Sax Rohmer’s “The Mystery of Dr. Fu-Manchu”. Rohmer, Sax. The Mystery of Dr. Fu Manchu. London: Methuen Publishing Ltd, 1989. Cover image from pulpcovers.com
By the 1970s, one might have hoped that this depiction would have changed to one less marred by damaging stereotypes, but unfortunately this is not the case. Fu-Manchu continues to hold ambitions of world domination, an Eastern menace who has plagued the “heroic” Western colonial authorities. Written amidst the Vietnam War and growing concerns towards Communist China, the cultural backdrop which influenced this characterization is clear. Likewise, racist adjectives persist, with Fu-Manchu referred to as an “inhuman yellow fiend” and other derogatory descriptors (Special Marvel Edition Vol 1 #15, pg. 10.). Negative characterization of some nature is expected for the portrayal of any villain; clearly, however, these negatives were rooted in bigotry. Even Shang-Chi’s birth itself has a basis in white supremacy, with his white American mother selected as the “scientifically perfect mother” to bear Fu-Manchu’s child (Special Marvel Edition Vol 1 #15, pg. 16.).
Shang-Chi and Fu-Manchu. These panels blend the two characters together, using imagery to highlight their similarities and differences. Englehart, Steve, and Jim Starlin. Special Marvel Edition Vol 1 #15. Marvel Comics, 1973, pg. 3.

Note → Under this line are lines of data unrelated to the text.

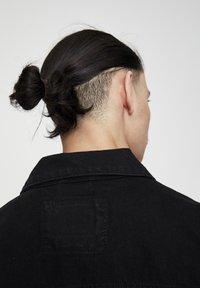 PULL&BEAR - SCHWARZE JEANSJACKE IM KOMFORT-FIT 05713511 - Denim jacket - mottled black - 2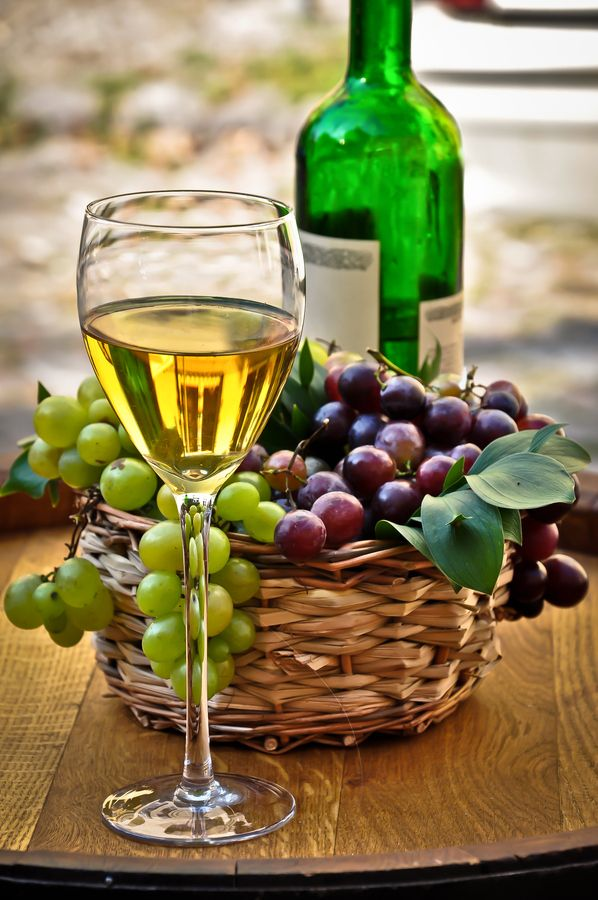 Drinkin' wine and killin' time
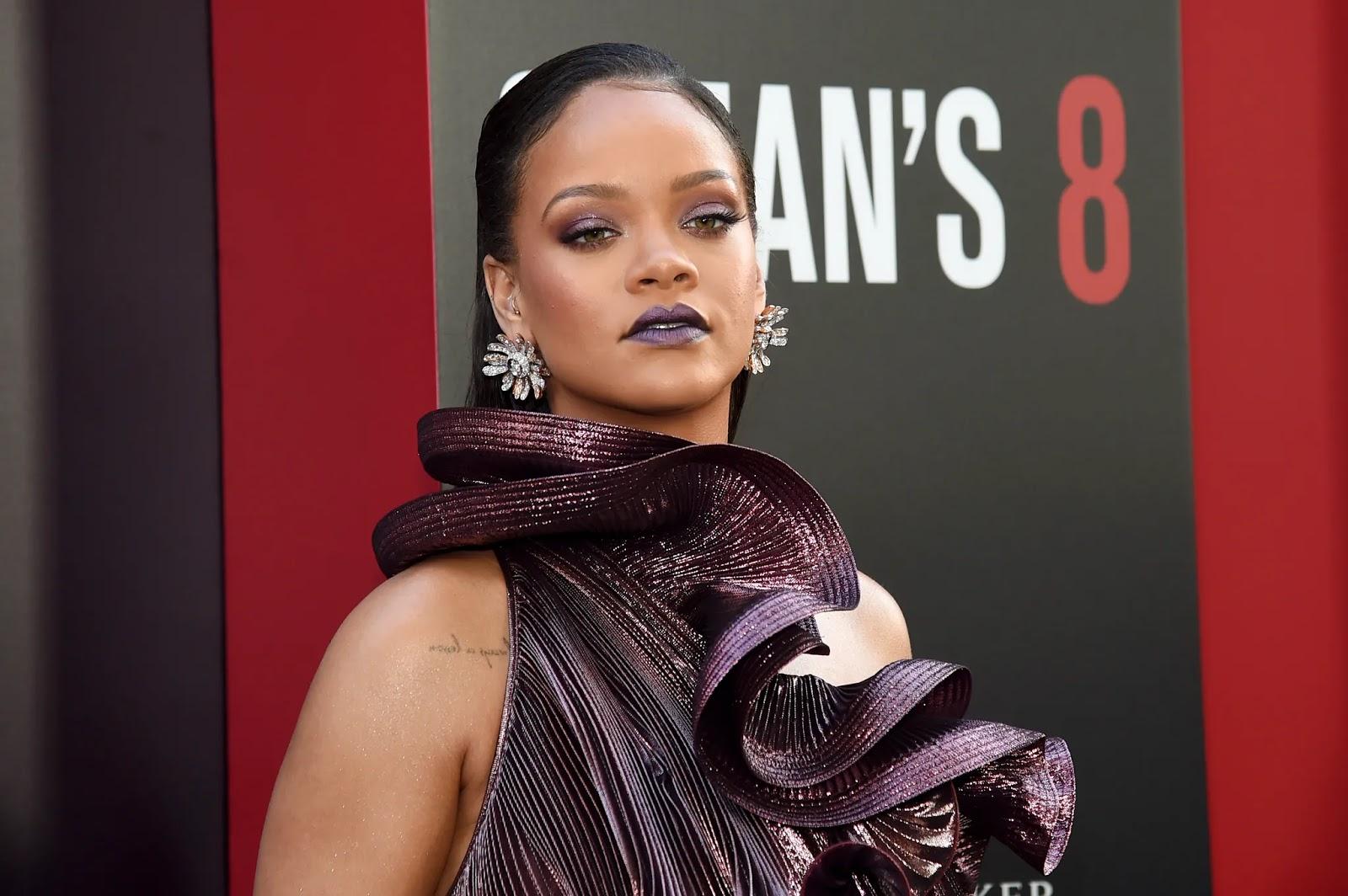 Πώς η Rihanna φτιάχνει τα φρύδια της με… σαπούνι! - Φωτογραφία 1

This brings us to 2021 – have depictions of these characters changed for the better? Thankfully, the answer is yes. The film captures a respectful and open-minded perspective on its characters and their cultural origins; the characters are first and foremost human, relatable, and free from stereotypical depiction. Fu-Manchu, now Wenwu, is still a significant threat for Shang-Chi to overcome, but not for the xenophobic reasons of the 1913 novel or the 1970s comics. Both Chinese and Chinese-American culture is respected and are woven into the story such that they encourage inclusivity rather than inspire fear, and allow for storytelling that will doubtless better stand the test of time than its predecessors. Perhaps this might be attributed to its director and screenwriter, Destin Daniel Cretton (SDSU Alumnus, Film ‘11) and David Callaham respectively, both of Asian American descent. However it came to be, the story of the character of Shang-Chi lends an optimistic message: that we can learn from our mistakes, learn about each other, and overcome the biases of our past for a more diverse and inclusive future.